I learned this from some of @Kevin Buzzard's messages:

import data.finset

set_option trace.type_context.is_def_eq true
set_option trace.type_context.is_def_eq_detail true

example (α : Type*) (s : set α) : ↥s = {x // x ∈ s} :=
begin
refl,
end
/- when your cursor is on refl:
[type_context.is_def_eq_detail] [1]: ?m_2 = ?m_2 =?= ↥s = {x // x ∈ s}
[type_context.is_def_eq_detail] [2]: eq =?= eq
[type_context.is_def_eq_detail] process_assignment ?m_1 := has_coe_to_sort.S (set α)
[type_context.is_def_eq_detail] assign: ?m_1 := has_coe_to_sort.S (set α)
[type_context.is_def_eq_detail] process_assignment ?m_1 := ↥s
[type_context.is_def_eq_detail] assign: ?m_1 := ↥s
[type_context.is_def_eq_detail] [2]: ↥s =?= {x // x ∈ s}
[type_context.is_def_eq_detail] unfold left: coe_sort
[type_context.is_def_eq_detail] [3]: has_coe_to_sort.coe s =?= {x // x ∈ s}
[type_context.is_def_eq_detail] [4]: (λ (s : set α), {x // x ∈ s}) s =?= {x // x ∈ s}
[type_context.is_def_eq_detail] after whnf_core: {x // x ∈ s} =?= {x // x ∈ s}
[type_context.is_def_eq] ?m_2 = ?m_2 =?= ↥s = {x // x ∈ s} ... success  (approximate mode)
-/


Don't ask me exactly what all the steps mean though...

#### Bryan Gin-ge Chen (Jun 12 2020 at 04:08):

It does suggest looking at #print set.has_coe_to_sort.

#### Yakov Pechersky (Jun 12 2020 at 04:15):

It would seem inserting rw set.set_coe_eq_subtype s should work, but it gives a motive error:

lemma finite_dimensional.exists_finset_is_basis
(K : Type u) (V : Type v) [field K] [add_comm_group V]
[module K V] [finite_dimensional K V] :
∃ (b : finset V),
(is_basis K (subtype.val : (↑b : set V) -> V) ∧
(finset.card b = finite_dimensional.findim K V)) :=
begin
obtain ⟨s, s_basis, s_finite⟩ := finite_dimensional.exists_is_basis_finite K V,
refine ⟨s_finite.to_finset, _, _⟩,
{ rw set.finite.coe_to_finset, exact s_basis },
{ cases id s_finite, resetI,
rw set.finite.card_to_finset,
rw set.set_coe_eq_subtype s,
-- error here: rewrite tactic failed, motive is not type correct
--  λ (_a : has_coe_to_sort.S (set V)),
--    fintype.card ↥s = finite_dimensional.findim K V = (fintype.card _a = finite_dimensional.findim K V)
rw ←finite_dimensional.findim_eq_card_basis s_basis }
end


#### Scott Morrison (Jun 12 2020 at 04:33):

The problem is that the goal involves a fintype instance, which Lean isn't clever enough to move across the equality.

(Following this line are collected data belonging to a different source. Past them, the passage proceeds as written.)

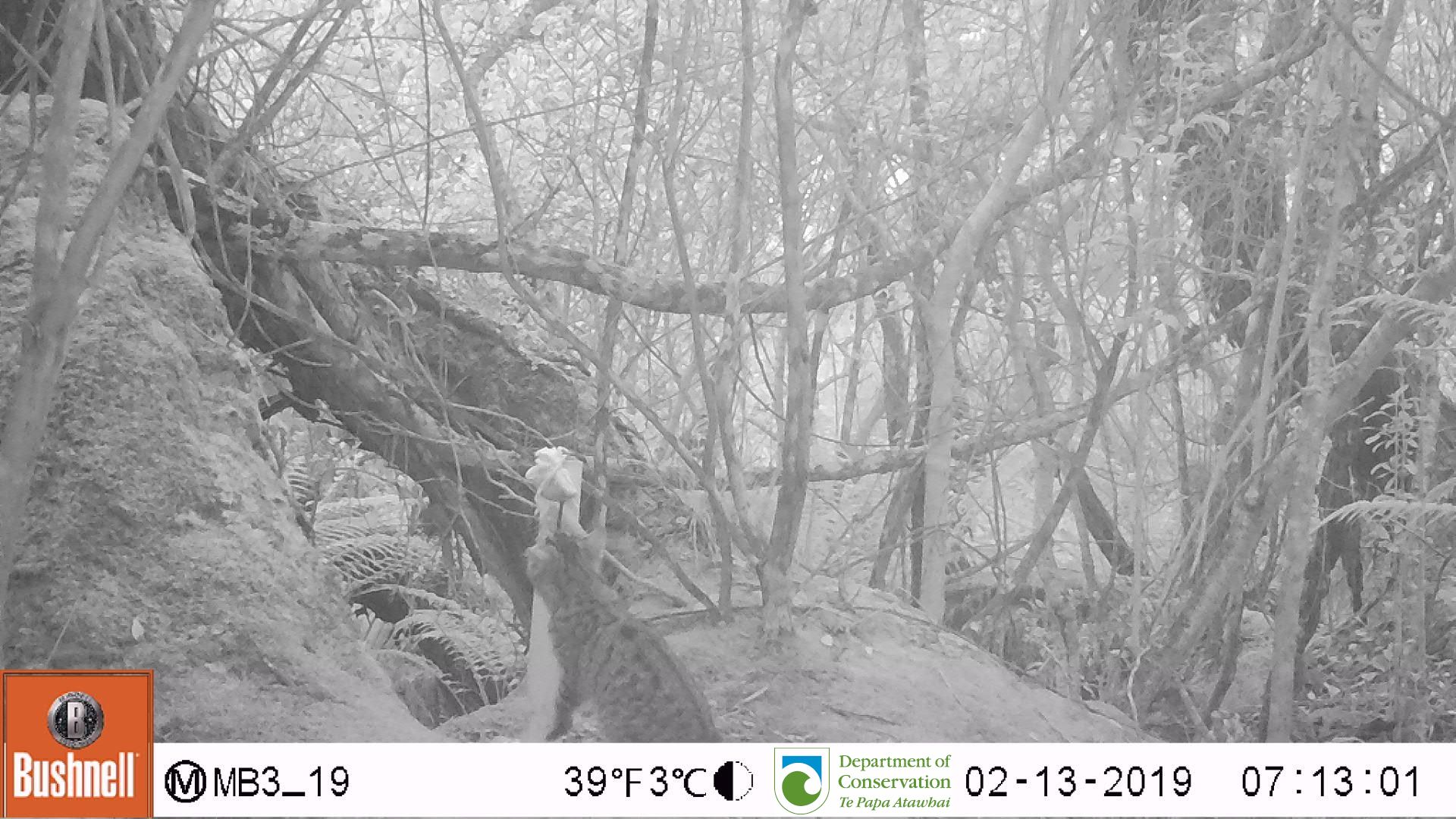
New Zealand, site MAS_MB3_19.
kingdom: Animalia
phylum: Chordata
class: Mammalia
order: Carnivora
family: Felidae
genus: Felis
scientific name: Felis catus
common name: domestic cat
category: cat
Cat (domestic cat) (Felis catus).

#### Scott Morrison (Jun 12 2020 at 04:33):

Perhaps simp instead of rw at that step?

#### Yakov Pechersky (Jun 12 2020 at 04:39):

Yes, simp only works:

lemma finite_dimensional.exists_finset_is_basis
(K : Type u) (V : Type v) [field K] [add_comm_group V]
[module K V] [finite_dimensional K V] :
∃ (b : finset V),
(is_basis K (subtype.val : (↑b : set V) -> V) ∧
(finset.card b = finite_dimensional.findim K V)) :=
begin
obtain ⟨s, s_basis, s_finite⟩ := finite_dimensional.exists_is_basis_finite K V,
refine ⟨s_finite.to_finset, _, _⟩,
{ rw set.finite.coe_to_finset, exact s_basis },
{ cases id s_finite, resetI,
rw set.finite.card_to_finset,
simp only [set.set_coe_eq_subtype s],
rw ←finite_dimensional.findim_eq_card_basis s_basis }
end


#### Scott Morrison (Jun 12 2020 at 04:40):

Good exercise for learning, but I think at the end of the day both options are unfortunate (rw, simp, rw, or erw), and neither obviously superior. :-)

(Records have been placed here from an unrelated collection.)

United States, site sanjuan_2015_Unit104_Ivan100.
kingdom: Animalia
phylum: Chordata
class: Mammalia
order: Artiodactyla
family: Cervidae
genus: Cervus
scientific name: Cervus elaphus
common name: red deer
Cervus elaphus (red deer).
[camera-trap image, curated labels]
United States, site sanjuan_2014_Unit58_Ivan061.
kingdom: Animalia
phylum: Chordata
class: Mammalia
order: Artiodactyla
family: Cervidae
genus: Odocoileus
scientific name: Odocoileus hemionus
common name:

#### Scott Morrison (Jun 12 2020 at 04:40):

Welcome to dependent type theory...

#### Yakov Pechersky (Jun 12 2020 at 04:43):

I haven't yet grokked what the Sort coercion of ↥s is doing yet. Regular coercion can turn a finset into a set, so that's from one Type to another Type. While ↥s is turning something from value-level to type-level. Is that correct? So it is similar to what fin n does. Then why can't one do ↥n to get fin n?

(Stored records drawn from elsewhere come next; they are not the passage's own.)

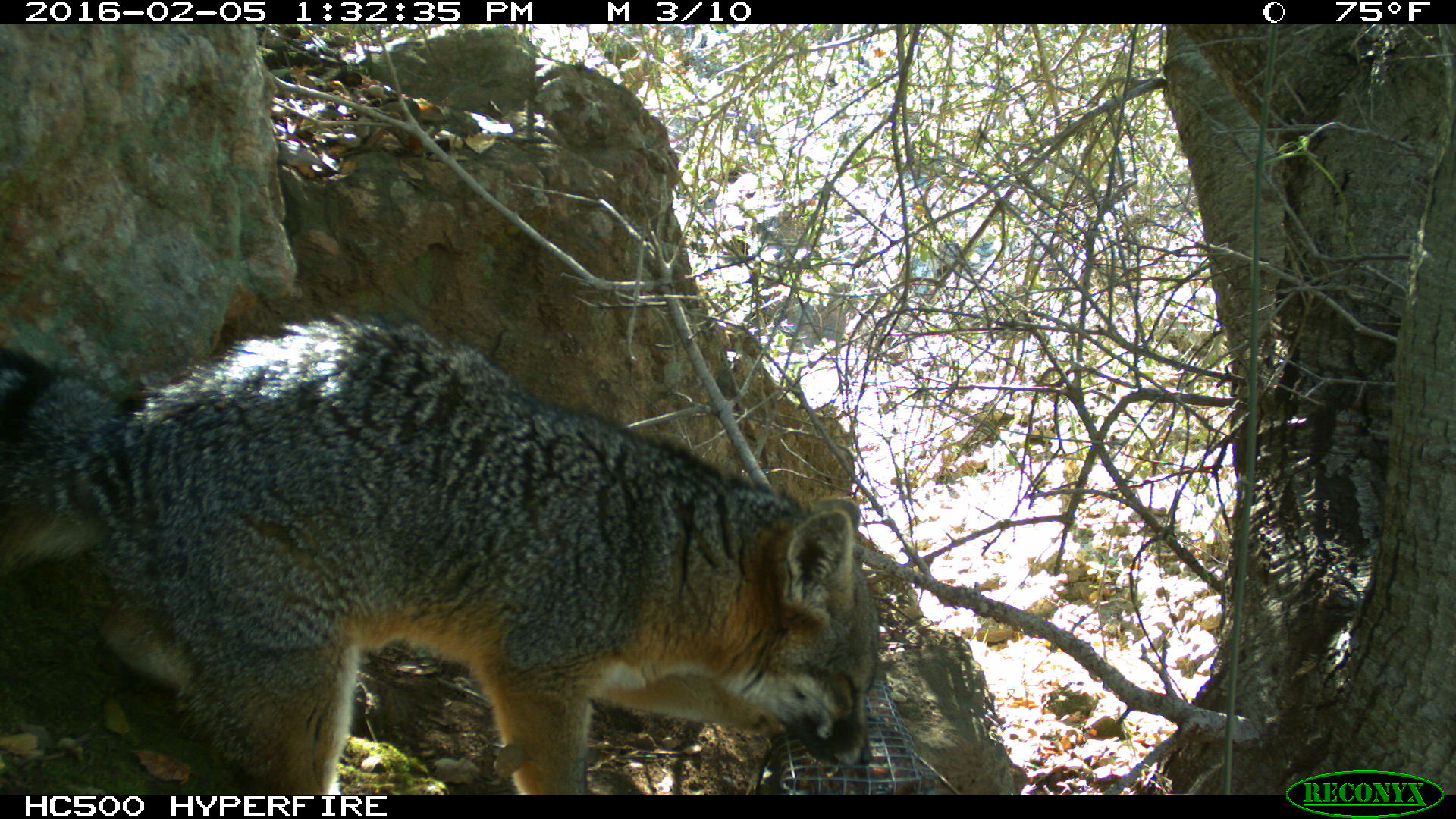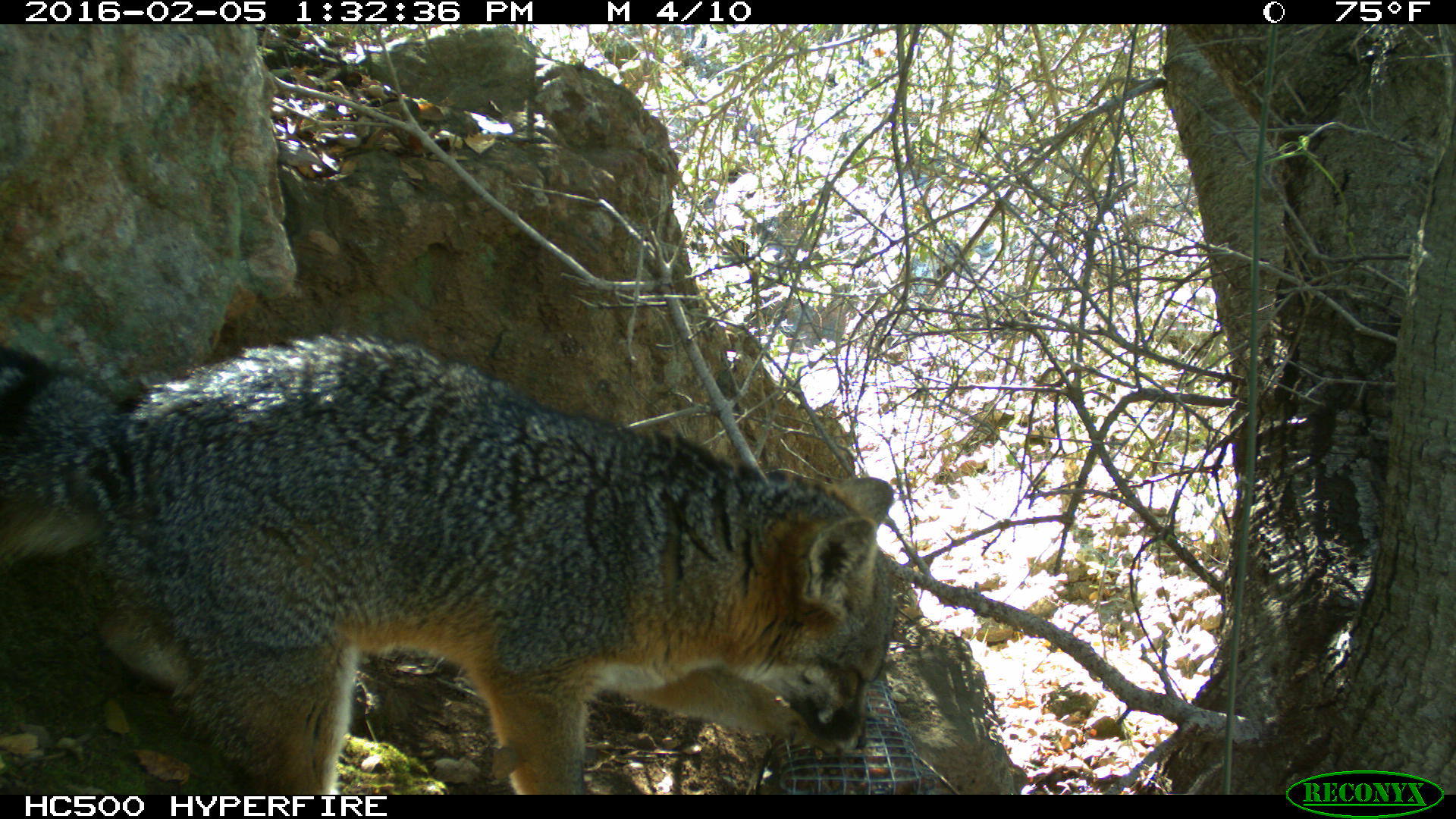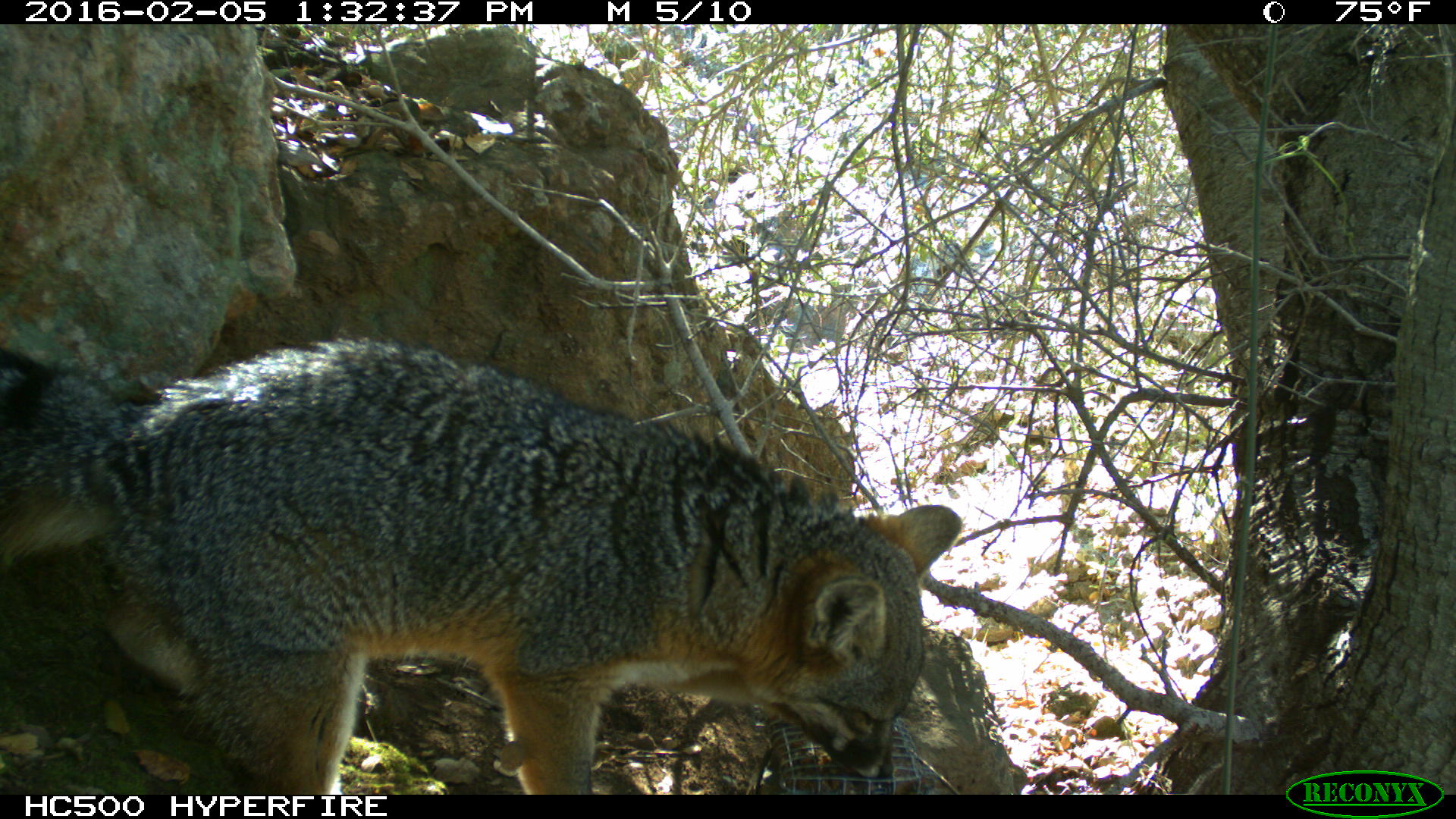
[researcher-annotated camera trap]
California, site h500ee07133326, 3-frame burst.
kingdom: Animalia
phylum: Chordata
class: Mammalia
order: Carnivora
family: Canidae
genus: Urocyon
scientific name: Urocyon littoralis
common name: island fox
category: fox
Fox (island fox) (Urocyon littoralis).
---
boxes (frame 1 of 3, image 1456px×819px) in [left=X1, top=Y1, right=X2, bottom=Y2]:
fox: [left=0, top=313, right=877, bottom=794]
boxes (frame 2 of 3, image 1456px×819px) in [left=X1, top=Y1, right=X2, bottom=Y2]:
fox: [left=0, top=334, right=895, bottom=794]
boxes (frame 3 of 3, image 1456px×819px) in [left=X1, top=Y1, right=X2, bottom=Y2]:
fox: [left=0, top=337, right=962, bottom=793]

#### Mario Carneiro (Jun 12 2020 at 04:46):

↥s is the subtype of elements of s

#### Mario Carneiro (Jun 12 2020 at 04:46):

that is, ↥s = {x // x ∈ s}

#### Mario Carneiro (Jun 12 2020 at 04:47):

↥n doesn't work because there is no defined has_coe_to_sort nat instance

#### Mario Carneiro (Jun 12 2020 at 04:49):

and if you did define one, isn't 1 : 4` exactly the sort of nonsense question from ZFC that type theory was built to avoid?